> Consigne:
Pour chaque affirmation ci-dessous, dites par oui ou par non si elle est conforme à la discussion sur Safari pour iPad, et citez mot pour mot les mots qui tranchent.
1. Un simple redémarrage a suffi à régler le problème.
2. Le même jour, la personne avait téléchargé sur l'App Store une application pour écouter des chaînes de radio.
3. Une page web ouverte par la ligne de recherche s'affiche sous-éclairée.

> Texte extrait:
============================================================

# ipad/safari



## poussvite (14 Décembre 2010)

bonsoir, un truc étrange m'arrive depuis qq heures avec le safari de  mon ipad,
deux fonctions ne répondent plus!
-1 l'onglet pour accéder aux signets
-2 l'onglet pour (comment dire?) accéder à la page regroupant les petits écrans représentants les sites consultés couramment
En plus, si j'accède à une page web via la ligne de recherche, cette page est sous-éclairée!?!
pour info, j'ai mis ce même jour à jour la grande calculatrice et ai chargé de l'appstore une app pour me connecter à des chaînes de radio!
rapport ou non?


----------



## saladisiac (22 Décembre 2010)

As-tu essayé de redémarrer ton iPad (éteindre complètement en appuyant sur le bouton d'activation et en glissant la barre rouge, puis le rallumer)?


----------



## poussvite (22 Décembre 2010)

Oui,désolé le problème est résolu.ai oublié de le signaler!
Comme le redémarrage ne suffisait pas,j'ai fais ceci:
Prof système -wifi-clic sur flèche bleu de mon réseau-clic au-dessus sur oublier ce réseau-
Me reconnecter-redémarer
Et voilà!


----------

============================================================

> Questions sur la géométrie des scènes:
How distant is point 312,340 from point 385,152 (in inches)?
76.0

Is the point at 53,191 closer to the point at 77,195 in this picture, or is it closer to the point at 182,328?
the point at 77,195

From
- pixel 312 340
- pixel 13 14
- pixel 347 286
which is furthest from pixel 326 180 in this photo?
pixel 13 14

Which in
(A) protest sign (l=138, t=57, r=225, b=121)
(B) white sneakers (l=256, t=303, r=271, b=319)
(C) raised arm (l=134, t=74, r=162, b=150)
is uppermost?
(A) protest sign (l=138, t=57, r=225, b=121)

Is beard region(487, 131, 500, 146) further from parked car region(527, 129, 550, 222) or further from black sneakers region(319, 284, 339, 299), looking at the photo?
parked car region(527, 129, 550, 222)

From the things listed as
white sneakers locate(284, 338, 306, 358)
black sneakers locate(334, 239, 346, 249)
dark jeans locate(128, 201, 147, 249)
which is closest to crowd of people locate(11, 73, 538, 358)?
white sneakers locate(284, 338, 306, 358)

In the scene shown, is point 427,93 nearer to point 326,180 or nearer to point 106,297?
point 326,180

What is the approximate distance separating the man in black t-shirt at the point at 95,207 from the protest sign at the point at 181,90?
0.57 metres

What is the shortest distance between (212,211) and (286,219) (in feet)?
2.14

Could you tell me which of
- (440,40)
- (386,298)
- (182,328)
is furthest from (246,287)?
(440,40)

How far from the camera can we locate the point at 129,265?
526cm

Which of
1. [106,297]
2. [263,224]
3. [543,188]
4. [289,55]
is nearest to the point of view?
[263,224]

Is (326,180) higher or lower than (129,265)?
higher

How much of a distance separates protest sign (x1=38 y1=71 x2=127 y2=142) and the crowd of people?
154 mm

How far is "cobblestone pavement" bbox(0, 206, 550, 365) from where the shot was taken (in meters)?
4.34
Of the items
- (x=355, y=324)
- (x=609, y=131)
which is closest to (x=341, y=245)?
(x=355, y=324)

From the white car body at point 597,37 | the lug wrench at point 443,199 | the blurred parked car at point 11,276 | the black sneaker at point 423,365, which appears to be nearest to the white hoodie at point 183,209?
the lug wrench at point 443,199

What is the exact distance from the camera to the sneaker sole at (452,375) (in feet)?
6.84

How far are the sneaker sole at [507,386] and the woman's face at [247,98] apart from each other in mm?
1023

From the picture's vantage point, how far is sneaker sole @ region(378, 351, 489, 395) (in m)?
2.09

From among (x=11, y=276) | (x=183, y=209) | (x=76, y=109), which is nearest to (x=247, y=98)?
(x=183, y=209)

============================================================

> Bonne réponse:
1. Non : « Comme le redémarrage ne suffisait pas »
2. Oui : « ai chargé de l'appstore une app pour me connecter à des chaînes de radio »
3. Oui : « si j'accède à une page web via la ligne de recherche, cette page est sous-éclairée »